*REQUIREMENTS*.
Show every line of the records that contains the word "archway".

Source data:
BEGIN

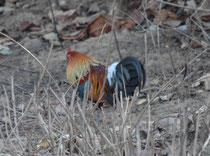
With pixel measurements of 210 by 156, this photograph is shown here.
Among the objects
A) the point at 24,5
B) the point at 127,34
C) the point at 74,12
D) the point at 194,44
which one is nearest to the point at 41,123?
the point at 194,44

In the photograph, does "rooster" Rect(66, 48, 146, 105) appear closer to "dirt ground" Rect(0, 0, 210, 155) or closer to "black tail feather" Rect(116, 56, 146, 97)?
"black tail feather" Rect(116, 56, 146, 97)

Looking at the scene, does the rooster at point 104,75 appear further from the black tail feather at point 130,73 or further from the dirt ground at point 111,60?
the dirt ground at point 111,60

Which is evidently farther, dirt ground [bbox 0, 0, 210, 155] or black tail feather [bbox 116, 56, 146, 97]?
black tail feather [bbox 116, 56, 146, 97]

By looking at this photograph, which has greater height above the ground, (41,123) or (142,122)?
(41,123)

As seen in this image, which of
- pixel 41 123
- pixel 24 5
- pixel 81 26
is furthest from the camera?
pixel 24 5

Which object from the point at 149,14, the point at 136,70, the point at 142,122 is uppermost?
the point at 149,14

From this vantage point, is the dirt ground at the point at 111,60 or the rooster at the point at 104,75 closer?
the dirt ground at the point at 111,60

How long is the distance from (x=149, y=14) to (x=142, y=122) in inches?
113

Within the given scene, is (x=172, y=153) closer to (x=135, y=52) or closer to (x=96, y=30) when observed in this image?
(x=135, y=52)

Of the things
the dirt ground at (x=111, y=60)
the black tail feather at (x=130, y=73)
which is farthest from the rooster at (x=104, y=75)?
the dirt ground at (x=111, y=60)

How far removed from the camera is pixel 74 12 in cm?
698

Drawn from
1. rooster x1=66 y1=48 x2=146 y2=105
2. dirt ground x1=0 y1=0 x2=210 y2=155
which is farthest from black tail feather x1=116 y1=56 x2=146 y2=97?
dirt ground x1=0 y1=0 x2=210 y2=155

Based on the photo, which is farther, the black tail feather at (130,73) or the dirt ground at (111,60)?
the black tail feather at (130,73)

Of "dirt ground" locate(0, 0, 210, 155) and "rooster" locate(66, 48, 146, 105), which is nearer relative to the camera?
"dirt ground" locate(0, 0, 210, 155)
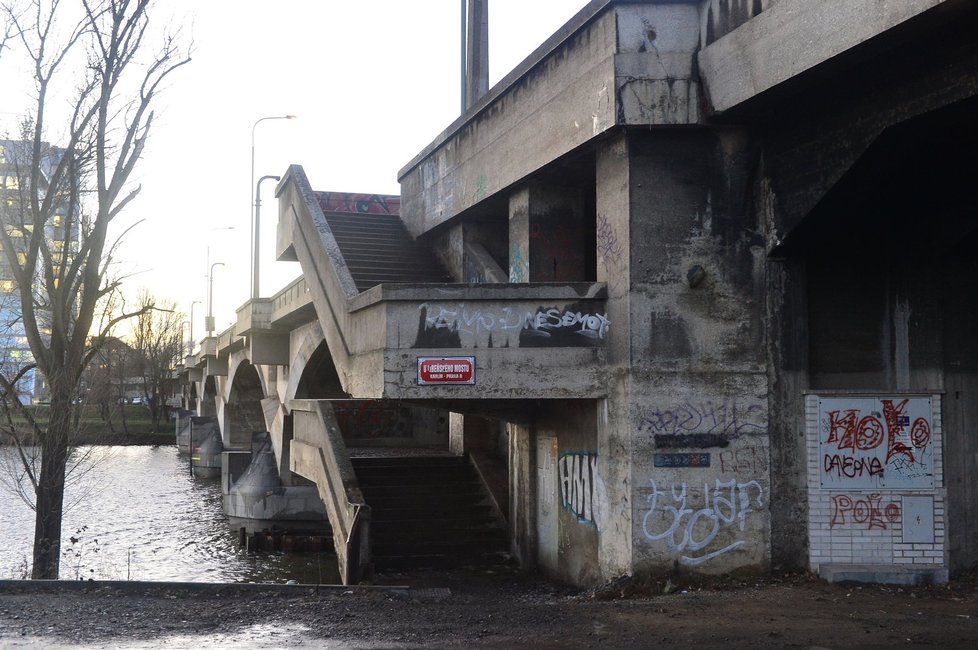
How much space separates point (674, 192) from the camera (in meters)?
12.3

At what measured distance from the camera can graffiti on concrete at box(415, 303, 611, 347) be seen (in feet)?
41.7

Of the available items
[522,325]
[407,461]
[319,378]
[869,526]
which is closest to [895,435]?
[869,526]

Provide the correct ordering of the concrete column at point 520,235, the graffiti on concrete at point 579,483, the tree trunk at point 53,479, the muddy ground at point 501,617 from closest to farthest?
the muddy ground at point 501,617, the graffiti on concrete at point 579,483, the tree trunk at point 53,479, the concrete column at point 520,235

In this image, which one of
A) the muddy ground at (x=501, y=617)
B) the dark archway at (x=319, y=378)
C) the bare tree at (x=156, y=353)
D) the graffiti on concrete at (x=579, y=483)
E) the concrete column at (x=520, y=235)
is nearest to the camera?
the muddy ground at (x=501, y=617)

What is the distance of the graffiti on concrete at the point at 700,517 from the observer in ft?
39.2

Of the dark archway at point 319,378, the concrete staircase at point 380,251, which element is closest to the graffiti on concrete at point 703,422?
the concrete staircase at point 380,251

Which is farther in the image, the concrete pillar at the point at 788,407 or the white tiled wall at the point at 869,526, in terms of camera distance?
the concrete pillar at the point at 788,407

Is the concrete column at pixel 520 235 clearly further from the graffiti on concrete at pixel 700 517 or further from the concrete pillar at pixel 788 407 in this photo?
the graffiti on concrete at pixel 700 517

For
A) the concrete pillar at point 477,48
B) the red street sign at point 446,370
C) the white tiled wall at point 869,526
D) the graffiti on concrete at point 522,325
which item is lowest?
the white tiled wall at point 869,526

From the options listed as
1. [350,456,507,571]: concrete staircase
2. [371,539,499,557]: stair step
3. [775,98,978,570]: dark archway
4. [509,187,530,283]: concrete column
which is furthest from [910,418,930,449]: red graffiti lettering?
[371,539,499,557]: stair step

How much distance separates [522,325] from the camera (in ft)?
41.9

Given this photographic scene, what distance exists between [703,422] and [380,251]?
33.8 ft

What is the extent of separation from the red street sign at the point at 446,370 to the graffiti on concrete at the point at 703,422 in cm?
227

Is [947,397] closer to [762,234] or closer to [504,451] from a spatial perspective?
[762,234]
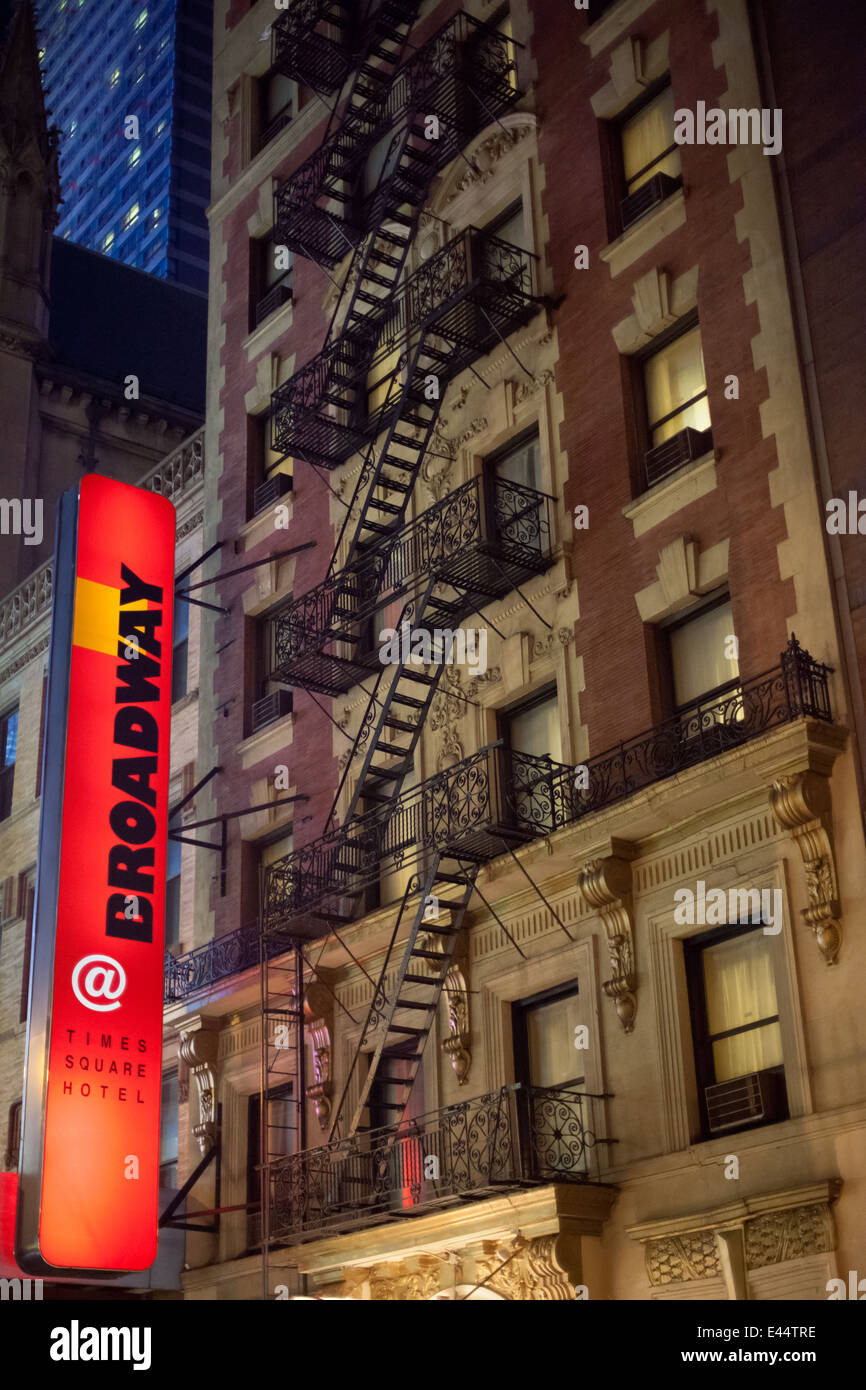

END

*CORRECT OUTPUT*.
B) the dark archway at (x=319, y=378)
Of the dark archway at point 319,378, the concrete staircase at point 380,251, which element is closest to the graffiti on concrete at point 703,422?
3. [775,98,978,570]: dark archway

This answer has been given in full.